Transcribe verbatim every line from the line containing "What is the measure of" to the end of the entries, including both endpoints. Output nothing beyond those lines.
-- Start --
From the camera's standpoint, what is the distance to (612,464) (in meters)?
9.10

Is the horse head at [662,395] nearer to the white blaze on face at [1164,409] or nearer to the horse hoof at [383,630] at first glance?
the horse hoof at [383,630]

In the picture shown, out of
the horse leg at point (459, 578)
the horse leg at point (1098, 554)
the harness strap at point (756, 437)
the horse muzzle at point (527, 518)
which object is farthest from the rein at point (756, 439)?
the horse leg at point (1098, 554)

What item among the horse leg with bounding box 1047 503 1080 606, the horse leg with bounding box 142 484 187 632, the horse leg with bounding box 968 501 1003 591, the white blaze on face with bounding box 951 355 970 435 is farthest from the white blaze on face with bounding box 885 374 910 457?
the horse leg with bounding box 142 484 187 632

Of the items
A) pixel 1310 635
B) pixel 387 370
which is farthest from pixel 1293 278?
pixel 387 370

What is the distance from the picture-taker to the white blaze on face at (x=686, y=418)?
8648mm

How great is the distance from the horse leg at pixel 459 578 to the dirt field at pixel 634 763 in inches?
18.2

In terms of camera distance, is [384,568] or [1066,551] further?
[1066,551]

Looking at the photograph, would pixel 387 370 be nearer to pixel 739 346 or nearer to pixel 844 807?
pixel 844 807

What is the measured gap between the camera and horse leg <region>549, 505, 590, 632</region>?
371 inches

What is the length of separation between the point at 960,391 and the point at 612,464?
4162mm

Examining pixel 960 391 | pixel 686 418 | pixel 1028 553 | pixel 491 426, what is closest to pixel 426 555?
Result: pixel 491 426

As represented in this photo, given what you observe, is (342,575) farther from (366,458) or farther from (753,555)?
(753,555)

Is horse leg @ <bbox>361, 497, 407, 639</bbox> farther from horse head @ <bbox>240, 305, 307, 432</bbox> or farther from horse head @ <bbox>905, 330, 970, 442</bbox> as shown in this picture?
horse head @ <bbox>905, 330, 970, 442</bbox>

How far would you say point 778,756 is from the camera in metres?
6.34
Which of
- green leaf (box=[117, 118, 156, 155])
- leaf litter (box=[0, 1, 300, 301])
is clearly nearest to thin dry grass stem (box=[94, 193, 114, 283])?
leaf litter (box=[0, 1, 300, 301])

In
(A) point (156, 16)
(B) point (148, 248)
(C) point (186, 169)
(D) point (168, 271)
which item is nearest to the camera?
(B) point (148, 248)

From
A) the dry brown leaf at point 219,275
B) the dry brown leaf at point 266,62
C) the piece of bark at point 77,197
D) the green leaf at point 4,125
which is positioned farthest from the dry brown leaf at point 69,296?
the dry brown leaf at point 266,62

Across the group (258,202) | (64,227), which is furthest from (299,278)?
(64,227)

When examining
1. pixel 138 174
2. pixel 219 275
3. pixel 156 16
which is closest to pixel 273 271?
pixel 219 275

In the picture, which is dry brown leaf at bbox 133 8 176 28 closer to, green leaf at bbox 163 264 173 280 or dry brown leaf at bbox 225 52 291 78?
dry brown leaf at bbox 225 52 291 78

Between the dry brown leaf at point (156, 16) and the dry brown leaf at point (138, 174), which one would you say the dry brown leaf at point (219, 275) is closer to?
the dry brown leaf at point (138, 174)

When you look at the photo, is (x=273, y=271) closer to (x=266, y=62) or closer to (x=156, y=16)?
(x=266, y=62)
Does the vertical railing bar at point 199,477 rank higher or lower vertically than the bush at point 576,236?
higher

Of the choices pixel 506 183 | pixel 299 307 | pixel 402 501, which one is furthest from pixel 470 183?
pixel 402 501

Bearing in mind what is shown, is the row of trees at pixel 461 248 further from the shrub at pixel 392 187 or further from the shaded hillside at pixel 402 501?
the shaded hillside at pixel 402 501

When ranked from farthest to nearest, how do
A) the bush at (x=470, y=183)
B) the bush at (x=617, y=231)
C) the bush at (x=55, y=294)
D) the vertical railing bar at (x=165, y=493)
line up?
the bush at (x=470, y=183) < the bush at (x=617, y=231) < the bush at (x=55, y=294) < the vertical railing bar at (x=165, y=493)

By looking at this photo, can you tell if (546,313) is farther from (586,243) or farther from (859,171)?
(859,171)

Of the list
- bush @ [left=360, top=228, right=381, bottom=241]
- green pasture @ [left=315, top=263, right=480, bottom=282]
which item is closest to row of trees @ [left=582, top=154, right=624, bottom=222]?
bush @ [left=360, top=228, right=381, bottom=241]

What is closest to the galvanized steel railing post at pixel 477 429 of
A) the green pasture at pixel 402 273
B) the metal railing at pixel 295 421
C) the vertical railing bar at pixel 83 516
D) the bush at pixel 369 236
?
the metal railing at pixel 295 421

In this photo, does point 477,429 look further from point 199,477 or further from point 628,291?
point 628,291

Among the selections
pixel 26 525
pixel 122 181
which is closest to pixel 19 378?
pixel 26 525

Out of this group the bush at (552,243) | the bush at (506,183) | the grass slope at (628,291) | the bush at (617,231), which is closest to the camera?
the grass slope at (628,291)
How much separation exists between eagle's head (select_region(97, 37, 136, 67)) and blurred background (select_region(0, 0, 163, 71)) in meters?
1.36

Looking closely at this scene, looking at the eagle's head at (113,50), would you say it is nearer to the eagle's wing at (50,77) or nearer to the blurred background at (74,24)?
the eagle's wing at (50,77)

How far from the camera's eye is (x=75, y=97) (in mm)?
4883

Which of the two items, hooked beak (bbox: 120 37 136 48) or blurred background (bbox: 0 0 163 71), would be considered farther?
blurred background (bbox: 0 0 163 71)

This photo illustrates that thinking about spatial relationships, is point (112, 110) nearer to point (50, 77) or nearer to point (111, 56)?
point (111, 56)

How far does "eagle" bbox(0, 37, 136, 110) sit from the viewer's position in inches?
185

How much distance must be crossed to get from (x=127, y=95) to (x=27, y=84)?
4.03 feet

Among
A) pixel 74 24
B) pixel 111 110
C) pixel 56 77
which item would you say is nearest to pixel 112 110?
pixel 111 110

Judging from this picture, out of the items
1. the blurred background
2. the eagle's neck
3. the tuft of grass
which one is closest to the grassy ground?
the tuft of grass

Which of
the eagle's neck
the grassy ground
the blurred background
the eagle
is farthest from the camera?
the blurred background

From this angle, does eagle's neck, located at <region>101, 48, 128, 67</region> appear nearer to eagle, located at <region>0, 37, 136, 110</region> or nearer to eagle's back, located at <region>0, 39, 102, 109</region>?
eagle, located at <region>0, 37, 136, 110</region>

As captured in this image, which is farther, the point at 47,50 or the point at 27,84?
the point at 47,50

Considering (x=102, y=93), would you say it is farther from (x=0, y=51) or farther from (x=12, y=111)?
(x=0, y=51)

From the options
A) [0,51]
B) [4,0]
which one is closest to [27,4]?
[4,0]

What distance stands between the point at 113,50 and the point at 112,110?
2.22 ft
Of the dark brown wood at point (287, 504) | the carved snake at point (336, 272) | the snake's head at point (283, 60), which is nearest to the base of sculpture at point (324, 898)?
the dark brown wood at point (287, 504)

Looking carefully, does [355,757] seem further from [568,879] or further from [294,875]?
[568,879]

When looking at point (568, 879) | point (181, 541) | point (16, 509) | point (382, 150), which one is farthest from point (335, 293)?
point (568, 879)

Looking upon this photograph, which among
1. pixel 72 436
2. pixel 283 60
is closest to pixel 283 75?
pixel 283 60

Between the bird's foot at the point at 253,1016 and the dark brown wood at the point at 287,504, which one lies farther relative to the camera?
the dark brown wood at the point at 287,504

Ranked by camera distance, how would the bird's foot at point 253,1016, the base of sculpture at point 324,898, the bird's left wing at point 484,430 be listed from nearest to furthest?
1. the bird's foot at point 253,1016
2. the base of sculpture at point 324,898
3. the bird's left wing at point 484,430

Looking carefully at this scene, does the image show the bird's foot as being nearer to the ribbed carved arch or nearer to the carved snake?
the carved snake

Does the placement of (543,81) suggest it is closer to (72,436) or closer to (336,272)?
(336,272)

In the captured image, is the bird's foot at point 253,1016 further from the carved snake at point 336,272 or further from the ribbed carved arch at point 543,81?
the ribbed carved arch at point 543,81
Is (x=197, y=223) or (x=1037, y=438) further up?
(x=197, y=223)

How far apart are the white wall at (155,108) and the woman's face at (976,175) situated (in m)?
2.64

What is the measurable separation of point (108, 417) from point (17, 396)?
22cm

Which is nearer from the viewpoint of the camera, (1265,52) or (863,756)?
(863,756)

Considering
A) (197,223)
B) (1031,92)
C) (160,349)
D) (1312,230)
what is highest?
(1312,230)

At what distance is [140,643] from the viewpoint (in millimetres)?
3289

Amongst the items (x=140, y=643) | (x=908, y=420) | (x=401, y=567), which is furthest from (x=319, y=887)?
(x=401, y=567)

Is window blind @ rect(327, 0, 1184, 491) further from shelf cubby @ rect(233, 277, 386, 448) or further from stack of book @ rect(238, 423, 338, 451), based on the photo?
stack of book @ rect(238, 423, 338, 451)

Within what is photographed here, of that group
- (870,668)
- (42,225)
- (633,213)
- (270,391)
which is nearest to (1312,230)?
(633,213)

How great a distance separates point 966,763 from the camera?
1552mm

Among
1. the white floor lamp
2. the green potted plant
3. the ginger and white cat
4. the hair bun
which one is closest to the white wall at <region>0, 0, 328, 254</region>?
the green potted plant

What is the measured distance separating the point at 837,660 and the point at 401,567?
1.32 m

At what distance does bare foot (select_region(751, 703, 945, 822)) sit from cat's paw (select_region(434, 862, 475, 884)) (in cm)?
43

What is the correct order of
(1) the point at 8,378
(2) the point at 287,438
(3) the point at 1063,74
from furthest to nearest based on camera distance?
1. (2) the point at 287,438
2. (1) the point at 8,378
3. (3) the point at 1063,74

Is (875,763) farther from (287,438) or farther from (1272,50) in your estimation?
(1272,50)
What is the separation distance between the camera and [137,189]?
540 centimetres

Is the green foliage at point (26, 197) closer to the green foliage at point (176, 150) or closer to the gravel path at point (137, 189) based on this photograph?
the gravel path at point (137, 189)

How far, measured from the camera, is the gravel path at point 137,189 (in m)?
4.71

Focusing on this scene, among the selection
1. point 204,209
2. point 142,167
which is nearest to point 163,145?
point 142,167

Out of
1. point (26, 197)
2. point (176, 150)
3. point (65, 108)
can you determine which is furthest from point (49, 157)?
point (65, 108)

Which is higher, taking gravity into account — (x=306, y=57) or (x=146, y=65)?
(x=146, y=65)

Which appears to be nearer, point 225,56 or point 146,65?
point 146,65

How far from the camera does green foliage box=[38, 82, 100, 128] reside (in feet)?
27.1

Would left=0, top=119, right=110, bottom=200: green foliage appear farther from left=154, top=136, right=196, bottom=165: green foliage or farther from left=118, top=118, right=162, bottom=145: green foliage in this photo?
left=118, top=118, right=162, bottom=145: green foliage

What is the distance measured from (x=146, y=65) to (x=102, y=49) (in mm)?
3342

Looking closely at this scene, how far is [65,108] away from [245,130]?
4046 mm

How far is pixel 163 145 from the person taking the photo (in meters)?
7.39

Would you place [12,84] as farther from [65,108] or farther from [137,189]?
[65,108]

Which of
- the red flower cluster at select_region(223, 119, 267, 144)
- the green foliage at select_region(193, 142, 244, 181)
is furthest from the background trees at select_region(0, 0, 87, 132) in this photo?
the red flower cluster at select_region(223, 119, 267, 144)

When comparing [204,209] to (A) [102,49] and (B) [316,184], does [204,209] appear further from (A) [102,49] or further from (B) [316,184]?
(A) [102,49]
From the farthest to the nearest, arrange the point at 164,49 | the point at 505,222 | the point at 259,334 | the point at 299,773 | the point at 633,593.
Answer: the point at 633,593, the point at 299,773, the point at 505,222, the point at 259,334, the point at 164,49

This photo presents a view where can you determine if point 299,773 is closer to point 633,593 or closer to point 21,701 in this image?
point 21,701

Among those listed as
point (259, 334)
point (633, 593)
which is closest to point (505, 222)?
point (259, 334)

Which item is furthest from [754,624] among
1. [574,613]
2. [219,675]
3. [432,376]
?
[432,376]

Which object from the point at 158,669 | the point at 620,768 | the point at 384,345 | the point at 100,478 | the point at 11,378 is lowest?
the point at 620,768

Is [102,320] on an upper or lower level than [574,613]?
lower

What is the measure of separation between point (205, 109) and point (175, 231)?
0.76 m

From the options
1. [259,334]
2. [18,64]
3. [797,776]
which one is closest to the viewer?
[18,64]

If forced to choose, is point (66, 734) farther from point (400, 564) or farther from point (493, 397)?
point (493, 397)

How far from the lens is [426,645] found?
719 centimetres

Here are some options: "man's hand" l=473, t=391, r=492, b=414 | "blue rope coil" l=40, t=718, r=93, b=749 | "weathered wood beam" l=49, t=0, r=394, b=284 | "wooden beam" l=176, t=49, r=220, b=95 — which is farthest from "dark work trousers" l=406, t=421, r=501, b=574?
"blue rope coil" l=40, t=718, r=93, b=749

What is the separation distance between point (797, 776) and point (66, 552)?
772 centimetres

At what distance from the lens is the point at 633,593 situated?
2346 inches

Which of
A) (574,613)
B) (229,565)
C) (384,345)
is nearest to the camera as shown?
-- End --
WRITTEN SOLUTION:
What is the measure of separation between point (205, 109) and point (175, 231)?
0.76 m

From the options
1. [259,334]
2. [18,64]
3. [797,776]
which one is closest to the viewer?
[18,64]

If forced to choose, is point (66, 734) farther from point (400, 564) or farther from point (493, 397)?
point (493, 397)

How far from the lens is [426,645] found?
719 centimetres

Here are some options: "man's hand" l=473, t=391, r=492, b=414 | "blue rope coil" l=40, t=718, r=93, b=749 | "weathered wood beam" l=49, t=0, r=394, b=284 | "wooden beam" l=176, t=49, r=220, b=95 — which is farthest from "dark work trousers" l=406, t=421, r=501, b=574?
"blue rope coil" l=40, t=718, r=93, b=749

What is the separation distance between point (797, 776) and point (66, 552)?
772 centimetres

At what distance from the lens is the point at 633,593 situated?
2346 inches

Which of
A) (574,613)
B) (229,565)
C) (384,345)
is nearest to the camera as shown?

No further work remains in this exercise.